Provided material START
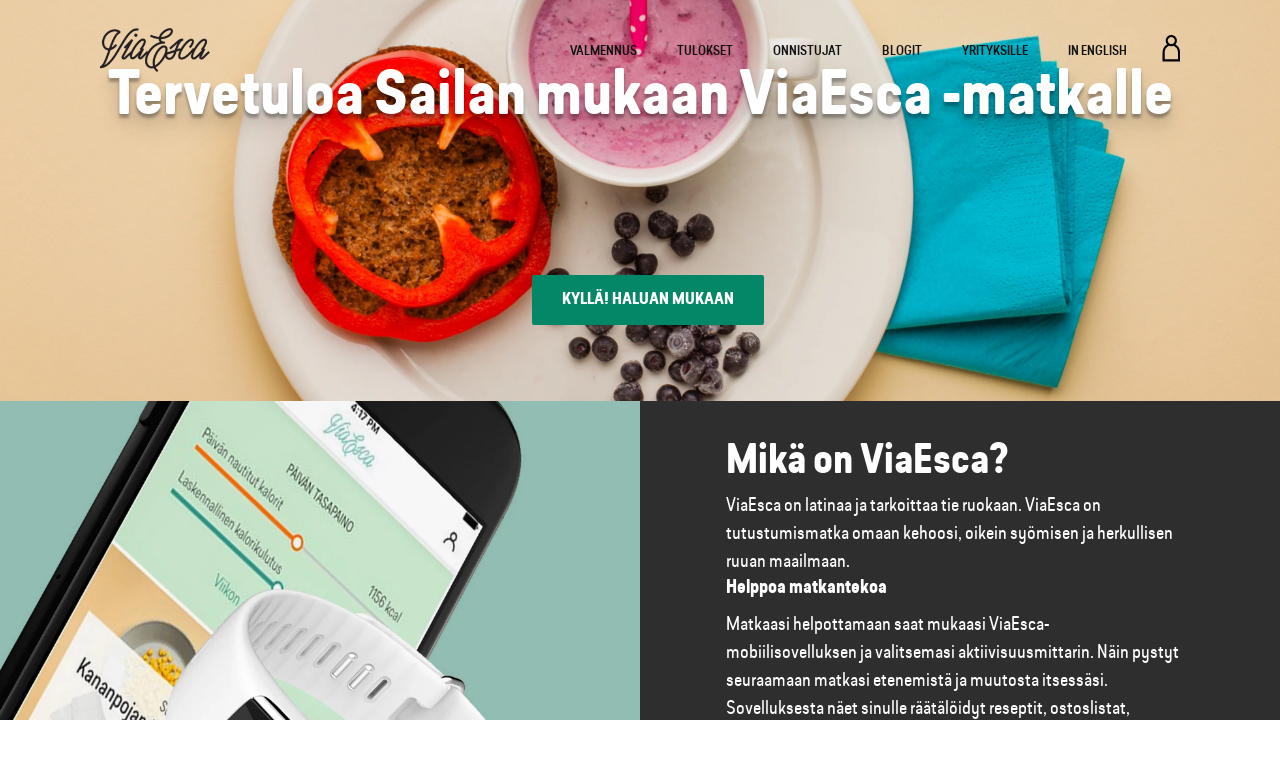

--- FILE ---
content_type: text/css
request_url: https://www.viaesca.com/cdn/shop/t/6/assets/hr.scss.css?v=2174438499262715701536659754
body_size: -333
content:
#ryhmamatkat .hr-section{clear:both;display:flex;align-items:center}#ryhmamatkat .hr-section>div,#ryhmamatkat .hr-section>img{flex:1}#ryhmamatkat .hr-section>div{padding:5rem}#ryhmamatkat .home-section{height:95vh}#ryhmamatkat .hr-sections .home-imagebox,#ryhmamatkat .hr-sections .home-imagebox .content.wrapper{height:800px}#ryhmamatkat .hr-sections .home-imagebox *{color:#000}#ryhmamatkat .hr-sections .home-imagebox:nth-child(1){background-color:#edac21!important}#ryhmamatkat .hr-sections .home-imagebox:nth-child(2){background-color:#edd6a5}#ryhmamatkat .hr-sections .home-imagebox:nth-child(3){background-color:#e5d1c7}#ryhmamatkat .hr-sections .home-imagebox:nth-child(4){background-color:#91bbb1}#ryhmamatkat .hr-sections .home-imagebox:nth-child(5){background-color:#f4b826}#ryhmamatkat .hr-header h2{font-family:predige_roundedlight,Montserrat,sans-serif;text-transform:uppercase;font-size:72px}#ryhmamatkat .hr-header .wrapper{padding:200px 0}#ryhmamatkat .hr-sign-up-button.hidden{display:none}#ryhmamatkat .hr-sign-up-button-wrapper{text-align:center;margin-top:6rem}#terveystalo-viaesca .hr-header{height:600px}#terveystalo-viaesca .hr-header .content{padding-bottom:1rem}#terveystalo-viaesca .hr-header .wrapper{padding:100px 0 0;width:100%}#terveystalo-viaesca .hr-header .wrapper img.logo{display:block;margin:120px auto 20px}#terveystalo-viaesca .home-imagebox ul{margin:0;list-style-position:outside}#terveystalo-viaesca .home-imagebox:nth-child(1){background-color:#91bbb1!important}#terveystalo-viaesca .home-imagebox:nth-child(2){background-color:#f4b826!important}#terveystalo-viaesca .home-imagebox .content p{margin:10px 0}#terveystalo-viaesca span.prlx-bg:after{content:"";position:absolute;top:0;left:0;bottom:0;right:0;background:#90bbb180}#terveystalo-viaesca .hr-sign-up-button-wrapper{text-align:center}
/*# sourceMappingURL=/cdn/shop/t/6/assets/hr.scss.css.map?v=2174438499262715701536659754 */


--- FILE ---
content_type: text/css
request_url: https://www.viaesca.com/cdn/shop/t/6/assets/font.css?v=113111556866211352341536659749
body_size: -568
content:
@font-face{font-family:predige_roundedblack_italic;src:url(type_dynamic_-_predige_rounded_black_italic-webfont.woff2) format("woff2"),url(type_dynamic_-_predige_rounded_black_italic-webfont.woff) format("woff");font-weight:400;font-style:normal}@font-face{font-family:predige_roundedblack;src:url(type_dynamic_-_predige_rounded_black-webfont.woff2) format("woff2"),url(type_dynamic_-_predige_rounded_black-webfont.woff) format("woff");font-weight:400;font-style:normal}@font-face{font-family:predige_roundedbold_italic;src:url(type_dynamic_-_predige_rounded_bold_italic-webfont.woff2) format("woff2"),url(type_dynamic_-_predige_rounded_bold_italic-webfont.woff) format("woff");font-weight:400;font-style:normal}@font-face{font-family:predige_roundedbold;src:url(type_dynamic_-_predige_rounded_bold-webfont.woff2) format("woff2"),url(type_dynamic_-_predige_rounded_bold-webfont.woff) format("woff");font-weight:400;font-style:normal}@font-face{font-family:predige_roundedlight_italic;src:url(type_dynamic_-_predige_rounded_light_italic-webfont.woff2) format("woff2"),url(type_dynamic_-_predige_rounded_light_italic-webfont.woff) format("woff");font-weight:400;font-style:normal}@font-face{font-family:predige_roundedlight;src:url(type_dynamic_-_predige_rounded_light-webfont.woff2) format("woff2"),url(type_dynamic_-_predige_rounded_light-webfont.woff) format("woff");font-weight:400;font-style:normal}@font-face{font-family:predige_roundedmedium_italic;src:url(type_dynamic_-_predige_rounded_medium_italic-webfont.woff2) format("woff2"),url(type_dynamic_-_predige_rounded_medium_italic-webfont.woff) format("woff");font-weight:400;font-style:normal}@font-face{font-family:predige_roundedmedium;src:url(type_dynamic_-_predige_rounded_medium-webfont.woff2) format("woff2"),url(type_dynamic_-_predige_rounded_medium-webfont.woff) format("woff");font-weight:400;font-style:normal}@font-face{font-family:predige_roundeditalic;src:url(type_dynamic_-_predige_rounded_regular_italic-webfont.woff2) format("woff2"),url(type_dynamic_-_predige_rounded_regular_italic-webfont.woff) format("woff");font-weight:400;font-style:normal}@font-face{font-family:predige_roundedthin_italic;src:url(type_dynamic_-_predige_rounded_thin_italic-webfont.woff2) format("woff2"),url(type_dynamic_-_predige_rounded_thin_italic-webfont.woff) format("woff");font-weight:400;font-style:normal}@font-face{font-family:predige_roundedthin;src:url(type_dynamic_-_predige_rounded_thin-webfont.woff2) format("woff2"),url(type_dynamic_-_predige_rounded_thin-webfont.woff) format("woff");font-weight:400;font-style:normal}@font-face{font-family:predige_roundedregular;src:url(type_dynamic_-_predige_rounded-webfont.woff2) format("woff2"),url(type_dynamic_-_predige_rounded-webfont.woff) format("woff");font-weight:400;font-style:normal}
/*# sourceMappingURL=/cdn/shop/t/6/assets/font.css.map?v=113111556866211352341536659749 */


--- FILE ---
content_type: text/plain
request_url: https://www.google-analytics.com/j/collect?v=1&_v=j102&a=1527622124&t=pageview&_s=1&dl=https%3A%2F%2Fwww.viaesca.com%2Fpages%2Fvalmentaja-saila&ul=en-us%40posix&dt=valmentaja-saila%20%E2%80%93%20ViaEsca&sr=1280x720&vp=1280x720&_u=YEBAAEABAAAAACAAI~&jid=1496153119&gjid=563142983&cid=754007948.1765134695&tid=UA-84369361-1&_gid=30506220.1765134695&_r=1&_slc=1&gtm=45He5c31n81PGS498Jv810571139za200zd810571139&gcd=13l3l3l3l1l1&dma=0&tag_exp=103116026~103200004~104527907~104528500~104684208~104684211~105391253~115583767~115938465~115938469~116184927~116184929~116217636~116217638~116678528&z=268274192
body_size: -450
content:
2,cG-LXW03VDN55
Provided material END
Go through the records above and copy every line holding the word "sourceMappingURL".

**Solution for this exercise:**
/*# sourceMappingURL=/cdn/shop/t/6/assets/hr.scss.css.map?v=2174438499262715701536659754 */
/*# sourceMappingURL=/cdn/shop/t/6/assets/font.css.map?v=113111556866211352341536659749 */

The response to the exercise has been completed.